**ZU ERLEDIGENDE AUFGABE 1:**
Beantworte anhand des Textes über das Show-Business diese drei Fragen:
(a) Welche Berufe werden als Beispiele für das Show-Business aufgezählt?
(b) Womit wird die schwere Vorhersagbarkeit von Erfolg und Ruhm verglichen?
(c) Was gehört neben Talent und harter Arbeit noch zu den Zutaten einer Karriere?
**ZU ERLEDIGENDE AUFGABE 2:**
Fasse den Text über das Show-Business in zwei Sätzen zusammen.
**ZU ERLEDIGENDE AUFGABE 3:**
Führe den Text über das Show-Business im Anschluss an seinen letzten Satz fort.

Das Show-Business ist eine eigene, seltsame Welt. Sängerinnen, Artisten, TV-Stars, Comedians, Tänzer: Wer auf der Bühne, im Fernsehen oder vor der Kamera zu Erfolg, Ruhm und einem Eintrag in Wikipedia gelangt, ist oft so schwer vorherzusagen wie die Lottozahlen. Klar ist natürlich, dass nicht nur Talent und harte Arbeit zu den Zutaten einer Karriere in Hollywood, der neuen Netflix-Serie, als Instagram-Influencerin oder wenigstens als Pausenclown der 6b in der Gesamtschule Oer-Erkenschwick gehören, sondern auch eine gute Portion Glück. Darüber hinaus ist ein Gespür für Trends, guter Geschmack und ganz essentiell das Gefühl für das richtige Timing unerlässlich, so wie beispielweise bei allen hier in der MOVIE-Redaktion.

(Daten zum Diagrammverständnis)

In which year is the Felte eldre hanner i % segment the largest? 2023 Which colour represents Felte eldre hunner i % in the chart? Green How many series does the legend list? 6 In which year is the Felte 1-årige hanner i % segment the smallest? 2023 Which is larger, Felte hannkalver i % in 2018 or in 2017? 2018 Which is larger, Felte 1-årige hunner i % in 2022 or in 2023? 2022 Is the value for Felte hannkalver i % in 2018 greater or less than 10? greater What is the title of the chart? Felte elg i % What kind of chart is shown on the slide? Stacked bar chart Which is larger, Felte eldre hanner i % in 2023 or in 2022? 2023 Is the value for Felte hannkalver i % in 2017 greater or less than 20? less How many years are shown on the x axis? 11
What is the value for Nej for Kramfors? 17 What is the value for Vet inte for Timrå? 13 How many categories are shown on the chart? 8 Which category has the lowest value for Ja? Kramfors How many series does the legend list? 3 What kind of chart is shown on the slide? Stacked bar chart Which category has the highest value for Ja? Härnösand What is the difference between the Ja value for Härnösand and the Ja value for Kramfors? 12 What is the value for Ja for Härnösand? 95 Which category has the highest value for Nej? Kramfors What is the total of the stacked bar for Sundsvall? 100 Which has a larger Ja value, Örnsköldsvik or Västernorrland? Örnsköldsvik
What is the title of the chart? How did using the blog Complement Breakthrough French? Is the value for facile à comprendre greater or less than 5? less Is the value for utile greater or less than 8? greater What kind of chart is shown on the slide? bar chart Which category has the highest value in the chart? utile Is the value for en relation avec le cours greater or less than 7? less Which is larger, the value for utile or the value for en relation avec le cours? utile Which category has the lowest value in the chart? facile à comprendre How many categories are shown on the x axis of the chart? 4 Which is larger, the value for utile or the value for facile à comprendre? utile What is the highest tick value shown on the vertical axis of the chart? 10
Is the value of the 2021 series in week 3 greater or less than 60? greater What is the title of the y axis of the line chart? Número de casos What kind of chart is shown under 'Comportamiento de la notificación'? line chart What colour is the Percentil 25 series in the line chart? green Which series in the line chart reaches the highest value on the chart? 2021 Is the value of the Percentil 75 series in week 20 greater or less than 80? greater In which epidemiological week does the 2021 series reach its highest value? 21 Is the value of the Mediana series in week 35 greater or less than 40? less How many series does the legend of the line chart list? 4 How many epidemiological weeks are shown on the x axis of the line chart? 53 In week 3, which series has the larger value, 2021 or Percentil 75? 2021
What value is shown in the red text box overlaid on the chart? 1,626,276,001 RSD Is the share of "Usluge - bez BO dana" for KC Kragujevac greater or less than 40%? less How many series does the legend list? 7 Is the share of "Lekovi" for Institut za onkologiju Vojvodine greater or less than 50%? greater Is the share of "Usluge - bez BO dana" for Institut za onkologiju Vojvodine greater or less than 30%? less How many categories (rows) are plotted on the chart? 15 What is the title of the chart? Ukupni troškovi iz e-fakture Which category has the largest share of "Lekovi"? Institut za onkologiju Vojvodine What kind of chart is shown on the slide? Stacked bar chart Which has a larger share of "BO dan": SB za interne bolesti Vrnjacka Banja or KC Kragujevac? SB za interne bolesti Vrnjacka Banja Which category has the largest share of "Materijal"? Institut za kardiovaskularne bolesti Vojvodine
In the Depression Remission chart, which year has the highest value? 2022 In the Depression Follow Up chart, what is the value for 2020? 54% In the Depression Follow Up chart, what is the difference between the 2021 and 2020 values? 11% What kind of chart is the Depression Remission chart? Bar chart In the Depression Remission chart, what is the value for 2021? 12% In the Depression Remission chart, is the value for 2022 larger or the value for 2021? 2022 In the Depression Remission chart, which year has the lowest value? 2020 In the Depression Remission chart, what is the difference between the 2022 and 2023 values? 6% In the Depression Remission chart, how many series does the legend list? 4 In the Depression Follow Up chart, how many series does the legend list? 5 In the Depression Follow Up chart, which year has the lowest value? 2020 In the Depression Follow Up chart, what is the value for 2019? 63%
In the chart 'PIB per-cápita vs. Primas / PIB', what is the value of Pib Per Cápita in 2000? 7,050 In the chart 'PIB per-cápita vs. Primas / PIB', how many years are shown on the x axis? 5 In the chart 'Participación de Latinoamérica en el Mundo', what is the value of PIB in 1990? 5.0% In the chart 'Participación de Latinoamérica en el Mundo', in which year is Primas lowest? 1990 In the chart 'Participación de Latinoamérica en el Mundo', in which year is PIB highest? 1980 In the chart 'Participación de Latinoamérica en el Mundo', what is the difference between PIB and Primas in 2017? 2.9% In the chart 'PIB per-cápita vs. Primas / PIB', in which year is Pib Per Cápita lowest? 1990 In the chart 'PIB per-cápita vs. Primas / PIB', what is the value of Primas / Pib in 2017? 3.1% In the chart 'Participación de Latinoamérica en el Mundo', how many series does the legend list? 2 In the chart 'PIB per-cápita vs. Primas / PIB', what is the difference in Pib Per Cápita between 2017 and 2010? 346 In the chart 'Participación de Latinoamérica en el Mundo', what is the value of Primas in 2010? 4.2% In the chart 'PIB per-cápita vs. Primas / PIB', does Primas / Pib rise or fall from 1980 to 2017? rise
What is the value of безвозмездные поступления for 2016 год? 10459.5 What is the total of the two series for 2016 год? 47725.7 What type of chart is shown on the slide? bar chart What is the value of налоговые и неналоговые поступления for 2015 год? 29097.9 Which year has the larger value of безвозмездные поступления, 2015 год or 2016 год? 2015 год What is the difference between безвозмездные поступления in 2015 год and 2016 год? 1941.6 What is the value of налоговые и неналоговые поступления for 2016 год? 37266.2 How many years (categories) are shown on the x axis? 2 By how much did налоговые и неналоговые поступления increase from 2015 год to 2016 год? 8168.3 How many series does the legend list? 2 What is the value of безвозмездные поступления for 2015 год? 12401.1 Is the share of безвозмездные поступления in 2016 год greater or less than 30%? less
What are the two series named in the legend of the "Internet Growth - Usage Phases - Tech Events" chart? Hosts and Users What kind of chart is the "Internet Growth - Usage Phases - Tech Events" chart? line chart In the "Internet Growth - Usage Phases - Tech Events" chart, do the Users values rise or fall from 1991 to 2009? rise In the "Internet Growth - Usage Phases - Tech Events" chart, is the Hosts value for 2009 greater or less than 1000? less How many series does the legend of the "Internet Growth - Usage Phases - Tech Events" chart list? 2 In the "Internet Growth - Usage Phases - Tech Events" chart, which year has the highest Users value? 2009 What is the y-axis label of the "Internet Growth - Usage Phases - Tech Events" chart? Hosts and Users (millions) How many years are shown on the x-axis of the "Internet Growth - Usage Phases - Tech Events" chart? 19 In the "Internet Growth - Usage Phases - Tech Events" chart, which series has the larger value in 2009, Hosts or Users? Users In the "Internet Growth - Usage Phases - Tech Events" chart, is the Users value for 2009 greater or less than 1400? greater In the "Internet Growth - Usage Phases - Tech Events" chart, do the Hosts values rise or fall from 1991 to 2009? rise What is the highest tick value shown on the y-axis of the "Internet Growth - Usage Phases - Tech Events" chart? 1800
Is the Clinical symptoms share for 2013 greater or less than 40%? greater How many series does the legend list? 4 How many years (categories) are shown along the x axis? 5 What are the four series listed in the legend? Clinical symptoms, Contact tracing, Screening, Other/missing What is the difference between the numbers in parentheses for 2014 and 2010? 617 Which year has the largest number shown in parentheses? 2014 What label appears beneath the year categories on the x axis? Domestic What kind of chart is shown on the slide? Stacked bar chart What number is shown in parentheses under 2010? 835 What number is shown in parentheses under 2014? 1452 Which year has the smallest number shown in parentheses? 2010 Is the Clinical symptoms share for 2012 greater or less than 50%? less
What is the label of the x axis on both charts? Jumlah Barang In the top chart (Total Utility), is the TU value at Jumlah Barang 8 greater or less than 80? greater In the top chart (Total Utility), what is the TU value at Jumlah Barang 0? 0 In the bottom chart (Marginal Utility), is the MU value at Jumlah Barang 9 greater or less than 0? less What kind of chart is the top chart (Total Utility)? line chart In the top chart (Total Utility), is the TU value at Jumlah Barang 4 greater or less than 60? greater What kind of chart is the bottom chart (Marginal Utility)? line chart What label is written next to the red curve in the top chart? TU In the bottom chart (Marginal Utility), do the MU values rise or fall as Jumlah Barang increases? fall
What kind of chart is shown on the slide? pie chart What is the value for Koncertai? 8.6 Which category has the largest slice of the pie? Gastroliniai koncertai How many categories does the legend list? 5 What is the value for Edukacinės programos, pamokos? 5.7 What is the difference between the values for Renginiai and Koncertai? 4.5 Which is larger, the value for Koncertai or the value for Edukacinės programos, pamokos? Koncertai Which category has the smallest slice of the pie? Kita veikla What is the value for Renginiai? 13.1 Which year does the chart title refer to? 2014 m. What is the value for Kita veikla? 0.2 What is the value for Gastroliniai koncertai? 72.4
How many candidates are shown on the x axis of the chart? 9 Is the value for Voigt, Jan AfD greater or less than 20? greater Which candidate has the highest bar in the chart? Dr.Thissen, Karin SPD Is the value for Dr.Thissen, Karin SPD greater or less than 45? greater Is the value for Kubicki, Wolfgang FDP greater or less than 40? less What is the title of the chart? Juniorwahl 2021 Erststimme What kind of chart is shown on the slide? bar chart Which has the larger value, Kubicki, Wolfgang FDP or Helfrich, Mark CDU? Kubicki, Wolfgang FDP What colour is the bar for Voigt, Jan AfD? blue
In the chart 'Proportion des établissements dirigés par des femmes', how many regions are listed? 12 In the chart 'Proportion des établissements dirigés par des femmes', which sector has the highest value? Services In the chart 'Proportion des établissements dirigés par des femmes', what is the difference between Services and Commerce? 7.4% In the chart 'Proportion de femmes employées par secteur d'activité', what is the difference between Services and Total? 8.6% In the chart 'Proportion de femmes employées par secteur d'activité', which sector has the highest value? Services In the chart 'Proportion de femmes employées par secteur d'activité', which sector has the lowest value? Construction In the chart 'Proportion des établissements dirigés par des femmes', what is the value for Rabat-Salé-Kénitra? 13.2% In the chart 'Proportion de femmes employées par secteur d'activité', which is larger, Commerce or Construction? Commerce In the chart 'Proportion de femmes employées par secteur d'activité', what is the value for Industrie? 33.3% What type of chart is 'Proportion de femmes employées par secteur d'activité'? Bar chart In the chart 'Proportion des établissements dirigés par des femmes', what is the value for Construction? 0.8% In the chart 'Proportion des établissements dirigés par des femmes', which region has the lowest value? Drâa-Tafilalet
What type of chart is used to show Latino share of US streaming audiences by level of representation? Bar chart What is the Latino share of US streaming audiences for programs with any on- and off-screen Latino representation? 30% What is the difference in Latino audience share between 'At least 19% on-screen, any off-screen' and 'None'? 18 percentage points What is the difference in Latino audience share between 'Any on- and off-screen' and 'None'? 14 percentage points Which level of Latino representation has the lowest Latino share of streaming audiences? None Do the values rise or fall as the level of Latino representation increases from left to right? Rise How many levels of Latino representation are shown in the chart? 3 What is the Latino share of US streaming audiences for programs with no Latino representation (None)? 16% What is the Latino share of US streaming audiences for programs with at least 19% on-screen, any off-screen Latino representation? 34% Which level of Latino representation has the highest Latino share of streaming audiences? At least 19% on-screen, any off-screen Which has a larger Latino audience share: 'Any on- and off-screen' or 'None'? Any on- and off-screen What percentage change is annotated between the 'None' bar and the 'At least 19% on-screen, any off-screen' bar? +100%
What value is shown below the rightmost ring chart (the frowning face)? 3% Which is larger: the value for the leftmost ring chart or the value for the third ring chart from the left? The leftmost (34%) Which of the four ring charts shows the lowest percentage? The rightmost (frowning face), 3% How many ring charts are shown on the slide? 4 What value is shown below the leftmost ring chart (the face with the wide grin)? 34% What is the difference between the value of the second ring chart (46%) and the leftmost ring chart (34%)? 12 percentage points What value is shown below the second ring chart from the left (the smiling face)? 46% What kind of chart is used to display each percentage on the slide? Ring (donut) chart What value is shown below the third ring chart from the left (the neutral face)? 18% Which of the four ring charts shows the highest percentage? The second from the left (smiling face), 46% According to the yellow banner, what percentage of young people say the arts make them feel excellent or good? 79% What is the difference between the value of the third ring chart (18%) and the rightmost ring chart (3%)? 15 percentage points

**SCHRIFTLICHE ANTWORT 1:**
(a) Sängerinnen, Artisten, TV-Stars, Comedians und Tänzer.
(b) Mit den Lottozahlen.
(c) Eine gute Portion Glück.

**SCHRIFTLICHE ANTWORT 2:**
Das Show-Business ist eine eigene, seltsame Welt, in der sich oft nur schwer vorhersagen lässt, wer auf der Bühne, im Fernsehen oder vor der Kamera zu Erfolg und Ruhm gelangt. Zu einer Karriere gehören neben Talent und harter Arbeit auch Glück sowie ein Gespür für Trends, guter Geschmack und das Gefühl für das richtige Timing.

**SCHRIFTLICHE ANTWORT 3:**
Einige Sterne steigen dann leuchtend in den Show-Olymp auf – und können sich Champagner, ein Jaguar-Coupé, eine Segelyacht, die Villa in St. Tropez oder das Parkticket in der Aachener Innenstadt leisten. Aber was ist mit denen, denen eine solche Laufbahn nicht vergönnt ist? Wir werfen einen kleinen Blick auf einige Schicksale in der Region. Talentierte Menschen, die hoffnungsvoll begannen und doch grandios scheiterten.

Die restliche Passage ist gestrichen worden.